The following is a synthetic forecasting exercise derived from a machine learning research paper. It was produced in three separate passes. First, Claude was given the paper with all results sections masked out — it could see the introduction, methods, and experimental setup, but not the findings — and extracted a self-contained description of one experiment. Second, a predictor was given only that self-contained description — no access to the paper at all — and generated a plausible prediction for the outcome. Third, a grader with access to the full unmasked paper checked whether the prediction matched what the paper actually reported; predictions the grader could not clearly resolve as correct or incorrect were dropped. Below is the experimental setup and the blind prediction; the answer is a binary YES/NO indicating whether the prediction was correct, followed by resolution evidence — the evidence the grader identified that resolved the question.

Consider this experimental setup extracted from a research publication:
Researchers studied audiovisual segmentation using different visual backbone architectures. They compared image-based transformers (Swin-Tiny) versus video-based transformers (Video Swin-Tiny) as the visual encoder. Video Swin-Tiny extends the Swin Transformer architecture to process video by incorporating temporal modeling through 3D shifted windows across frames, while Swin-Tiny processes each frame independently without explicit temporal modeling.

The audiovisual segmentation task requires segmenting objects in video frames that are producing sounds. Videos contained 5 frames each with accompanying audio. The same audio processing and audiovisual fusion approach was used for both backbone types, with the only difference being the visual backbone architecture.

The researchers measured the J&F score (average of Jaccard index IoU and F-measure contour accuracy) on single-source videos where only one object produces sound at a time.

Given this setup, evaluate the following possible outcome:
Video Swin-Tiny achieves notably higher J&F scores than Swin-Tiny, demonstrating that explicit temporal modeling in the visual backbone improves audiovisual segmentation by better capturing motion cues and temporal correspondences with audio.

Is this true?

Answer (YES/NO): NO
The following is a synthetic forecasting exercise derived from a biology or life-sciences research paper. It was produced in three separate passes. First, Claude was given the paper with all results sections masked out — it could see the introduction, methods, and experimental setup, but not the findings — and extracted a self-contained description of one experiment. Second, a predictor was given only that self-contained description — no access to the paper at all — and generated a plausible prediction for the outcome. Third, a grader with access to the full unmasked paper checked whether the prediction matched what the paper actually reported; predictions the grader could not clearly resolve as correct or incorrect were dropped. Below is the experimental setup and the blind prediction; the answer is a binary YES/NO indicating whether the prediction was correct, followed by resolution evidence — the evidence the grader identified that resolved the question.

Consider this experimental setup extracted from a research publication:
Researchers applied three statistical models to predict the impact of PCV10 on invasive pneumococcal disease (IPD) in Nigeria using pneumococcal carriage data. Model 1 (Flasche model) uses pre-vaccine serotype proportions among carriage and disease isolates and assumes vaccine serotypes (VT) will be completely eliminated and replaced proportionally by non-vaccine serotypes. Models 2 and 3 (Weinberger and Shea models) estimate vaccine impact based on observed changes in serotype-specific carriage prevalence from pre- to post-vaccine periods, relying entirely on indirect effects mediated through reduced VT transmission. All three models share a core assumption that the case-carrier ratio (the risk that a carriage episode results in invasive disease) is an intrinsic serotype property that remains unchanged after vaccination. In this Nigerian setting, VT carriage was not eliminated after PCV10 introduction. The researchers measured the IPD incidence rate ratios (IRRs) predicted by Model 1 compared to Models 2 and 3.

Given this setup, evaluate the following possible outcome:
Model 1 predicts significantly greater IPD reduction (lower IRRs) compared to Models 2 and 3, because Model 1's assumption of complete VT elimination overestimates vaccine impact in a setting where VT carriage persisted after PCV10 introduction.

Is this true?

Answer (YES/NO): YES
════════════════════
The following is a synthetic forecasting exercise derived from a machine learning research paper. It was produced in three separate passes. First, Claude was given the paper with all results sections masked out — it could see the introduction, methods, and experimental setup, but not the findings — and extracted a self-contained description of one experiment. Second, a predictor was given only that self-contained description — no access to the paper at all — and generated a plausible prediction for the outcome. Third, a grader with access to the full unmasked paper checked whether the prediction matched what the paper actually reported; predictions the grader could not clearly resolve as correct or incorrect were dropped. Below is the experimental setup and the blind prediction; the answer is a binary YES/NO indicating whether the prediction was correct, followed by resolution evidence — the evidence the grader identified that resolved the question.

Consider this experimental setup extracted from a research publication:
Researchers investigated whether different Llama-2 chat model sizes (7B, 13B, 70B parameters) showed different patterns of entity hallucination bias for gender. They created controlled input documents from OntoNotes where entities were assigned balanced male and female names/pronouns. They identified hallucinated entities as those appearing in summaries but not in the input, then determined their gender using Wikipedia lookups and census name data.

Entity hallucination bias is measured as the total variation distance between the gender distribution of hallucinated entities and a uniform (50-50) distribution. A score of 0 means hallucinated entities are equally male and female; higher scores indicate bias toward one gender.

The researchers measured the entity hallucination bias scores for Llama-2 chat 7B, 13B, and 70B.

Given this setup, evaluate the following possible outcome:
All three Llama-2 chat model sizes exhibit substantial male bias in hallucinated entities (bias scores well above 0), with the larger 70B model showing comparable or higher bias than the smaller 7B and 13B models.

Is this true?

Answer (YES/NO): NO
════════════════════
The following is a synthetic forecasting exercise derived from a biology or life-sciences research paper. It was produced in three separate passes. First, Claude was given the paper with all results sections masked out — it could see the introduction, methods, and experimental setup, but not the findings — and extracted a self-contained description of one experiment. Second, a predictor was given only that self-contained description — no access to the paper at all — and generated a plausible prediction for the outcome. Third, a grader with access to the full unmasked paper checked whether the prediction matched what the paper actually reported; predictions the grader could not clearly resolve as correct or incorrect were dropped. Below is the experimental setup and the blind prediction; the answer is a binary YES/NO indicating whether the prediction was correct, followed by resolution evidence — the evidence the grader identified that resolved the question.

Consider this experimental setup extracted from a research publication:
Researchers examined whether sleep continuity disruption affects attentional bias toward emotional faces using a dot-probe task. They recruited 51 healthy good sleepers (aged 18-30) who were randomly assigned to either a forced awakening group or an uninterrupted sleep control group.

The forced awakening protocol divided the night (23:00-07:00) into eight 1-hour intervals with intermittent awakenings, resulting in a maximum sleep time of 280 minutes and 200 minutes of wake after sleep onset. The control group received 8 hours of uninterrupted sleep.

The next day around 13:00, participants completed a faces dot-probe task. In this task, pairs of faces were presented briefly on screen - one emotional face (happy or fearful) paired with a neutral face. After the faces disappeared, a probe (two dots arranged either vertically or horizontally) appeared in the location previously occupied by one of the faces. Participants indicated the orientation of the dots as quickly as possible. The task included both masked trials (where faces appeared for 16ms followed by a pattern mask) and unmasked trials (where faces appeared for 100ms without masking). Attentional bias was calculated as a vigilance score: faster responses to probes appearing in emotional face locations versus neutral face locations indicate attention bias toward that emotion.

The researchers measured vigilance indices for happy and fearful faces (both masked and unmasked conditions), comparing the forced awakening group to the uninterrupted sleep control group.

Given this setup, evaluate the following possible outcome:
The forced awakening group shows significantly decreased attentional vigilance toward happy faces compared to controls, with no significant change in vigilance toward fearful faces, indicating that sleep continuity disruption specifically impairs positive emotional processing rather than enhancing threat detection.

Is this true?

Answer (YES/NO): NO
════════════════════
→ TASK OBJECTIVE
Every line above from the line with "Researchers investigated whether" to the line with "Entity hallucination bias is", both included, must be reproduced exactly, and no other line may appear.

→ ANSWER SPACE
Researchers investigated whether different Llama-2 chat model sizes (7B, 13B, 70B parameters) showed different patterns of entity hallucination bias for gender. They created controlled input documents from OntoNotes where entities were assigned balanced male and female names/pronouns. They identified hallucinated entities as those appearing in summaries but not in the input, then determined their gender using Wikipedia lookups and census name data.

Entity hallucination bias is measured as the total variation distance between the gender distribution of hallucinated entities and a uniform (50-50) distribution. A score of 0 means hallucinated entities are equally male and female; higher scores indicate bias toward one gender.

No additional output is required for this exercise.